What I’ve been doing in my research, over such a long time, is trying to understand, and where possible support, children’s activity in navigating that complex social world. It’s a world where there are so many differences. People have different views about different things… I do a lot of work on theory of mind, and people have different perspectives on what’s going on, beliefs. From that simple, trivial level, in a standard false belief task, through to much wider socio-cultural issues around how different people from different backgrounds are thinking about really quite complex things – children have to learn to navigate all of that. Communities are something that every single child, younger person and adult are learning about all the time.

I’ve followed your progress a bit over the years and it seems like marginalisation, and advocating for the marginalised, is a thread running through your work.

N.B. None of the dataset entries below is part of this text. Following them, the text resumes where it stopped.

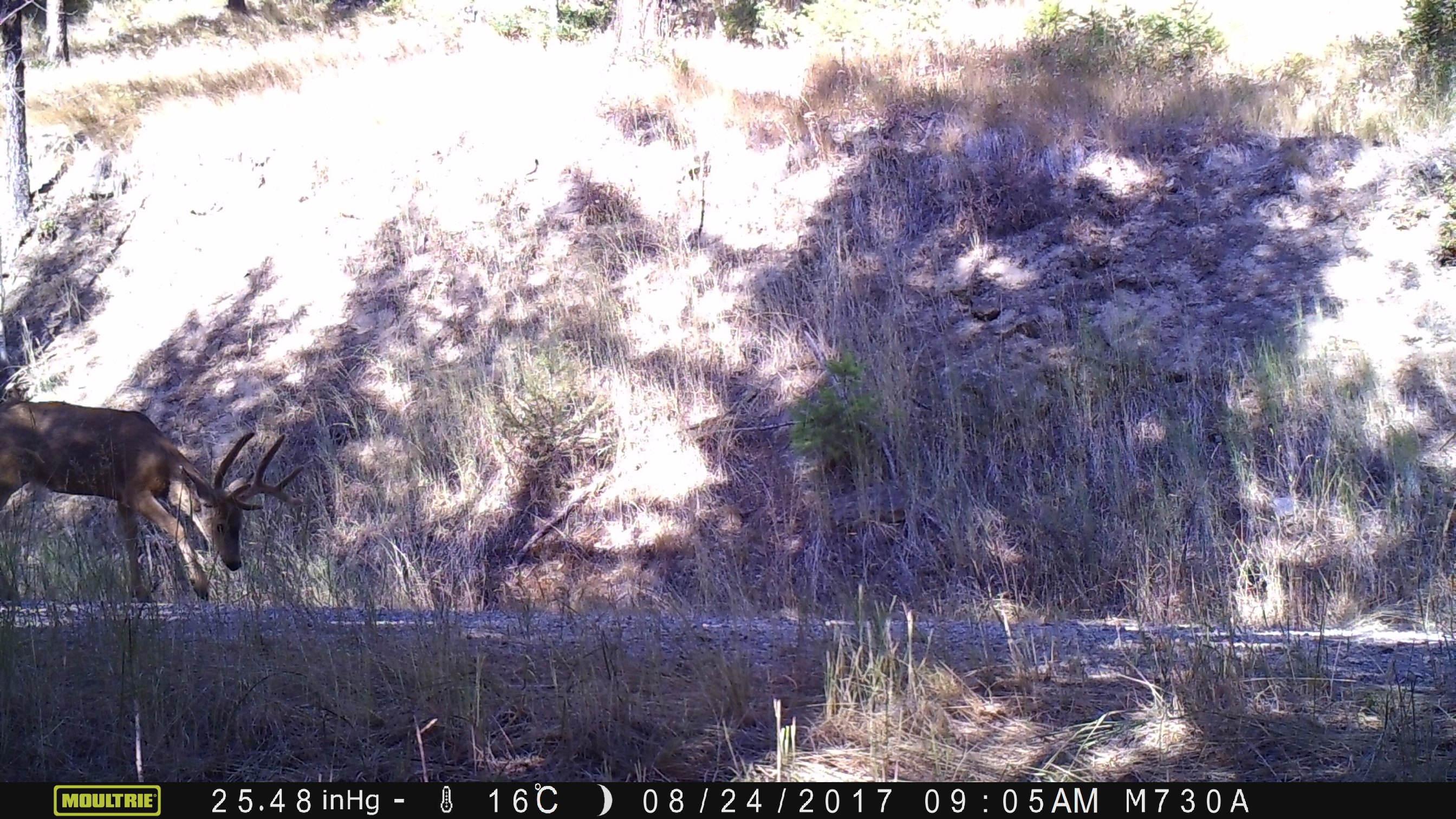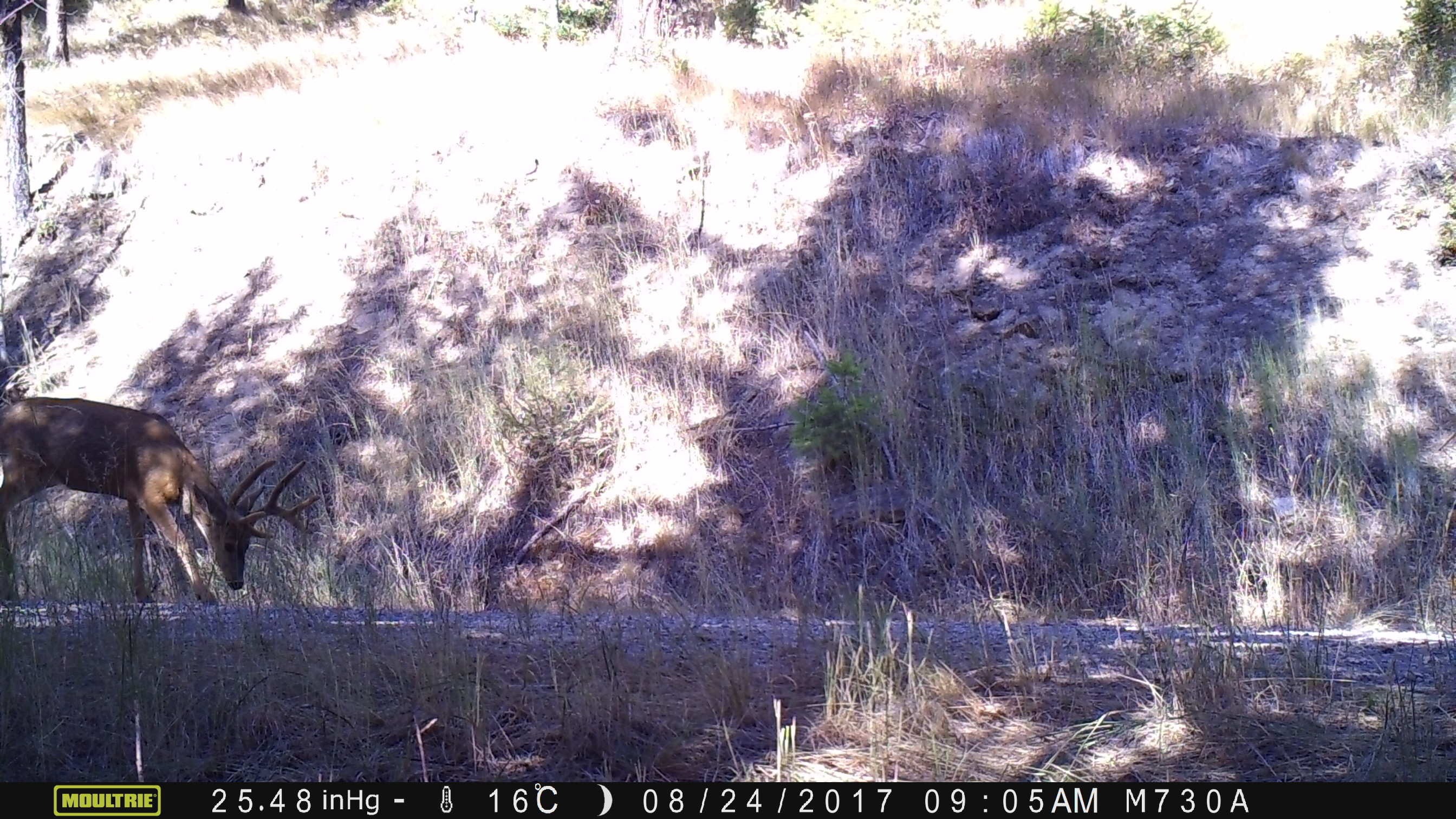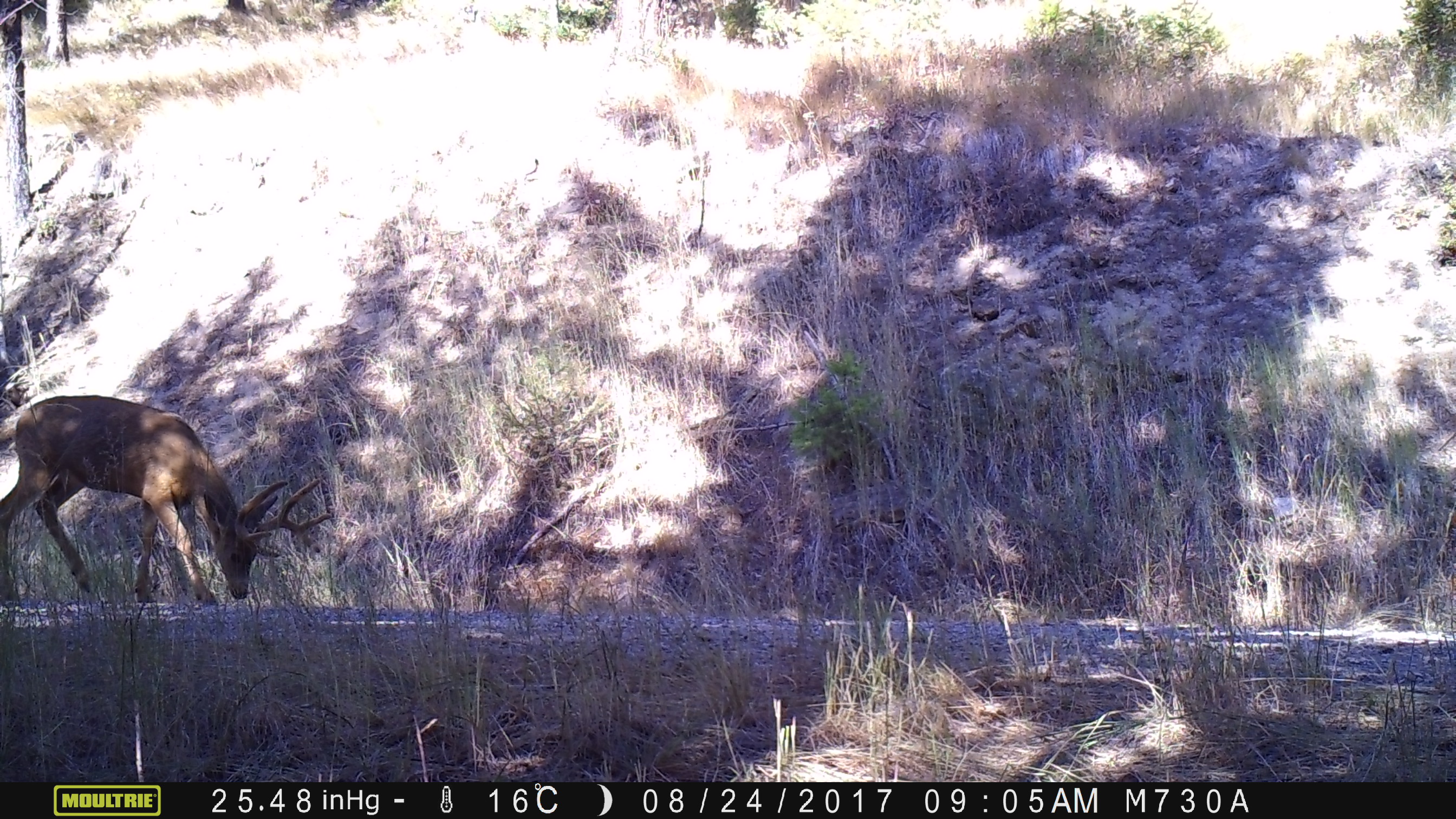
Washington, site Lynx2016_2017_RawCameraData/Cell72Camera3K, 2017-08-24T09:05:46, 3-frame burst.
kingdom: Animalia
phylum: Chordata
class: Mammalia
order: Artiodactyla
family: Cervidae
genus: Odocoileus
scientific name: Odocoileus hemionus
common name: mule deer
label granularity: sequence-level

Absolutely. So much attention is being placed on young people who are at risk. I use that phrase very loosely – at risk of various different kinds of mental health difficulties. And I think it’s absolutely right, there should be a lot of attention on those young people who have been marginalised and who are at elevated risk for mental health difficulties. But there’s also something really important about not using that to separate people from each other. One of the things that you can do inadvertently, quite often with the best intentions, is end up separating out those people who are vulnerable or marginalised from everybody else. And you end up with this weird thing where you’re saying, ‘OK, this really doesn’t concern most of you, it’s just this group of people who’ve got these particular difficulties, we need to sort them out’. You end up with a quite a weird approach to mental health where it becomes very individualistic.

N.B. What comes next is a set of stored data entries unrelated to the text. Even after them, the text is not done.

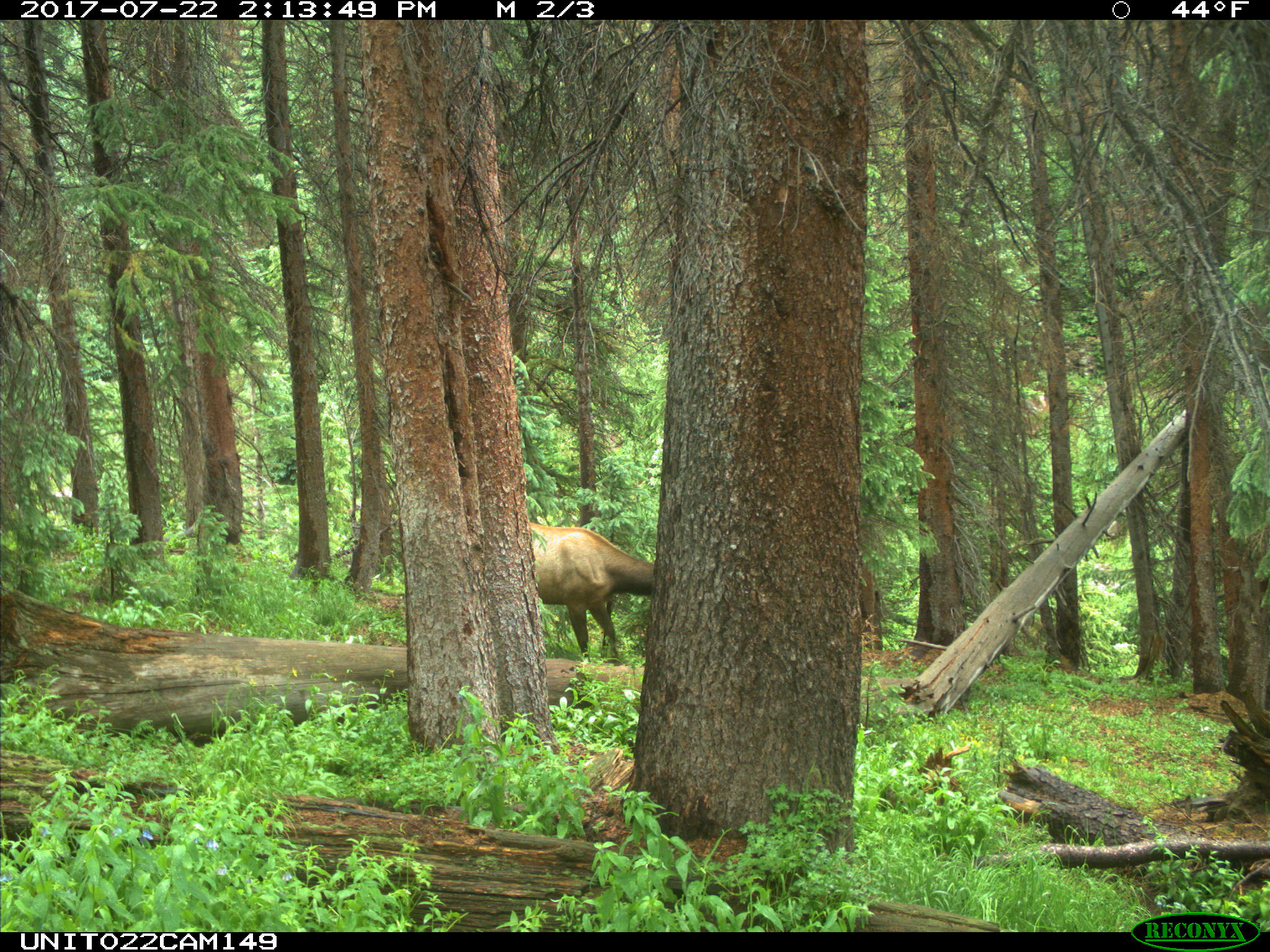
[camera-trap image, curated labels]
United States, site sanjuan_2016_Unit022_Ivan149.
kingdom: Animalia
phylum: Chordata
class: Mammalia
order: Artiodactyla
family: Cervidae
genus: Cervus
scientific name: Cervus elaphus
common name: red deer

What we need to do is not just fix the child, but fix the environment and change the system.

Before you know it, you’ve fallen into a bit of a trap, thinking our work on mental health has become just a matter of figuring out which kids have problems, early identification, early intervention, ideally someone with expertise, who can then ‘fix’ that child, and then they’ll be ready to be reintegrated with everybody else. I think that’s really a mistake. Because the reality is that those mental health difficulties are not just sitting inside that one child’s head. It’s the whole system. It’s the whole network of relationships in which that child is embedded. That’s what we need to understand.

So a lot of what I’ve been trying to do most recently is to show that whatever targeted work we’re doing with vulnerable, at risk or marginalised groups, is well integrated with what we’re doing for everyone how we’re creating a whole school environment which supports mental health for all positively. That’s the crucial bit of the puzzle that we need to sort out.

Which is quite funny to me, because when we knew each other when I was an academic 25 years ago, that whole idea of bullying as a group process, embedded in a cultural context, that was around then too. So it must be a difficult message to truly embed.

It’s just easier, almost administratively, to individualise… to say, ‘right, this doesn’t concern 90 per cent of people, just this 10 per cent, we just need to figure out who they are. Of course, what you’ve got now is the concern that actually, it’s not 10 per cent, it’s rising, it’s not 15 per cent, it’s maybe 20 per cent, maybe 25 per cent. And before you know what’s happening, you’ve come to the conclusion that our approach has resulted in people being absolutely swamped with the individual treatment type of orientation. In some cases, it literally is kids lining up to see a very under-pressure and under-resourced clinician or counsellor. What we need to do is not just fix the child – fix the environment, change the system. But that’s a really difficult thing, to say change the group, change society.